The optimization of the compounds revealed that methyl (3S,9S,12S)-12-(1,3-dioxoisoindolin-2-yl)-9-(2-(methylthio)ethyl)-5,8,11-trioxo-4,7,10-triaza-1(1,3)-benzenacyclotridecaphane-3-carboxylate (F5) and 2-((3S,9S,12S)-12-(1,3-dioxoisoindolin-2-yl)-3-(methoxycarbonyl)-5,8,11-trioxo-4,7,10-triaza-1(1,3)-benzenacyclotridecaphane-9-yl)acetic acid (F7) exhibited higher reactivity than the other compounds, as indicated by their HOMO and LUMO energies. F5 also showed higher reactivity and lower stability compared to the other compounds, as evidenced by its energy gap. Furthermore, compound F9 demonstrated higher inhibitory activity than the reference drug, Chloroquine, based on binding affinity. Molecular dynamics (MD) simulations over 100 ns further explored the binding affinity between F9 and the reference drug, showing that the reference drug (− 21.91 ± 1.16 kcal/mol) had a slightly stronger binding affinity than the F9_complex (− 13.85 ± 0.72 kcal/mol). The ADMETSar report indicated that compound F9 has the potential to act as a drug agent with acceptable toxicity.

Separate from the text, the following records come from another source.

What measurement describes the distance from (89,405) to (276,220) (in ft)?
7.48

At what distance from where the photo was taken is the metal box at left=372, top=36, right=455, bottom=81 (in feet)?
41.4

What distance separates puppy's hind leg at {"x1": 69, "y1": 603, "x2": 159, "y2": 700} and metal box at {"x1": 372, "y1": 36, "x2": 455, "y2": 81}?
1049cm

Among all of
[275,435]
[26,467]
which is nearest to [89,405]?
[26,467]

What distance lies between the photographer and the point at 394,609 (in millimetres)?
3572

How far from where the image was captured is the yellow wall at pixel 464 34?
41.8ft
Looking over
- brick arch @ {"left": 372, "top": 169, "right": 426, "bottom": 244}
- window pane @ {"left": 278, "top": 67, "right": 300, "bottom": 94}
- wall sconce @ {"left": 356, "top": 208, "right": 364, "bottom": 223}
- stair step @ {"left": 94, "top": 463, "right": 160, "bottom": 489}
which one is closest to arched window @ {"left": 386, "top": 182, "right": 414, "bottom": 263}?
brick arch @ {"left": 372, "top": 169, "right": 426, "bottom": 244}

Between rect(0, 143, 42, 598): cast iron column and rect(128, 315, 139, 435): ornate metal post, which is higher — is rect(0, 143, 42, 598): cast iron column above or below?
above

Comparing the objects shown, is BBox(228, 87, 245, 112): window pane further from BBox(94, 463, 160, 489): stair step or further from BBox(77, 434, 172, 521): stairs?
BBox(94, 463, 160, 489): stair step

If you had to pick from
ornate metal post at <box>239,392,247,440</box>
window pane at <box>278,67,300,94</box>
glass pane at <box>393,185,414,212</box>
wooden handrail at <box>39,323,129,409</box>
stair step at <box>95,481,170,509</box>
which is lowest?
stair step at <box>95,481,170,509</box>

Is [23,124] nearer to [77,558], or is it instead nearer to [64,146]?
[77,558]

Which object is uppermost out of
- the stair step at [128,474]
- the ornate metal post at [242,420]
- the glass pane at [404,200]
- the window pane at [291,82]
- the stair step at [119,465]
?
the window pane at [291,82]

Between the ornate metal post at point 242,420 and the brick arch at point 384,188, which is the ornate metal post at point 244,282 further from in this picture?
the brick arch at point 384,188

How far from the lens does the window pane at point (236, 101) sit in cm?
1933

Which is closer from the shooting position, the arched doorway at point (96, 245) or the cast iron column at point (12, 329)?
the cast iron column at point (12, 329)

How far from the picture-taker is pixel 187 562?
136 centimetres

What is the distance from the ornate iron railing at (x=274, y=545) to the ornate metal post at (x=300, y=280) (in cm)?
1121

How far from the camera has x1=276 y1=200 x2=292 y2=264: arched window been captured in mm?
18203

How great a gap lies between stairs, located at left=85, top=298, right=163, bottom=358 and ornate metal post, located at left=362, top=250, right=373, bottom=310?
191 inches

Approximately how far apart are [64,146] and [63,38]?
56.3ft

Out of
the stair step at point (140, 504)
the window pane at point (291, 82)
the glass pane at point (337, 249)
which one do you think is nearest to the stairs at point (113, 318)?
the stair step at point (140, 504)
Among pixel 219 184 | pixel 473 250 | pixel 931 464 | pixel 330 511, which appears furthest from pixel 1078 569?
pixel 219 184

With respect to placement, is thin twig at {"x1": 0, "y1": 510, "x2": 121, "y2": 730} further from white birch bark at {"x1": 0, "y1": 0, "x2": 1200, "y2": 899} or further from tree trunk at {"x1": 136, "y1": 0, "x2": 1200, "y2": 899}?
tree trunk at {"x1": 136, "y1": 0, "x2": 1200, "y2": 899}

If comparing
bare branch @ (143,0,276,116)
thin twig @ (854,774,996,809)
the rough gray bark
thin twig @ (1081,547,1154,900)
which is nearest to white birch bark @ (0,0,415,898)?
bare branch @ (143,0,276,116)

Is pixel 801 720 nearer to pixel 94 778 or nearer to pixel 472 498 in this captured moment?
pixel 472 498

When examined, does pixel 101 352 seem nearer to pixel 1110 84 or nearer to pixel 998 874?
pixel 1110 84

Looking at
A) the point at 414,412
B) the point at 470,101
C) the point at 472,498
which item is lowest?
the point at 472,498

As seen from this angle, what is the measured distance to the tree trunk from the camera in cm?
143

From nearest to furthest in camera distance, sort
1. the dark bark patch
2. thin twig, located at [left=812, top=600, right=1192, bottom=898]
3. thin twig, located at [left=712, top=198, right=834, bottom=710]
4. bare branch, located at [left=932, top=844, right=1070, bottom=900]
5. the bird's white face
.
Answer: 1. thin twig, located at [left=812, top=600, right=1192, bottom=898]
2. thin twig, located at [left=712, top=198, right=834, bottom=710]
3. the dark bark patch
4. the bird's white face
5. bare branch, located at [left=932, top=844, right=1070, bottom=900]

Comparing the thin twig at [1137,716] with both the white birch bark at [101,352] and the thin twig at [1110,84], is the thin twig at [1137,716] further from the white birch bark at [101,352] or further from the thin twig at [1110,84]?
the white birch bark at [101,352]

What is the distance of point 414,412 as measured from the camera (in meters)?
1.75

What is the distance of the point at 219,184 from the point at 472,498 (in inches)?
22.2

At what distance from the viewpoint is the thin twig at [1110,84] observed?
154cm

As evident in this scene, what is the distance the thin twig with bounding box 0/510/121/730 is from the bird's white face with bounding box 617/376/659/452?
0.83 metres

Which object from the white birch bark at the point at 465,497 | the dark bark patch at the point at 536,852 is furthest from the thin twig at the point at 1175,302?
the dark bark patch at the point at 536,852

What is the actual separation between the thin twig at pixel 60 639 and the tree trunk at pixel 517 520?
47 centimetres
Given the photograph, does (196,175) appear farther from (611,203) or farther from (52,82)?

Thus, the findings from Cyclic Tetra-Peptides (CTPs) as potential antimalarial agents provide crucial insights into how modifications can enhance their drug-likeness and therapeutic potential. Understanding the binding interactions between CTPs and malaria-specific targets, enables the identification of key structural features responsible for their efficacy. This knowledge can inform the design of modified derivatives with improved binding affinity and selectivity. Furthermore, modifications to enhance the pharmacokinetic properties of CTPs, such as increasing stability against enzymatic degradation, improving membrane permeability, and optimizing solubility, can make them more suitable for clinical use. Additionally, insights gained from structure–activity relationship (SAR) studies allow for the fine-tuning of CTP derivatives to improve their potency and minimize toxicity, addressing the challenge of balancing efficacy and safety. By applying these findings, researchers can develop more effective, targeted, and durable antimalarial treatments, potentially overcoming issues of resistance and broadening therapeutic options for malaria.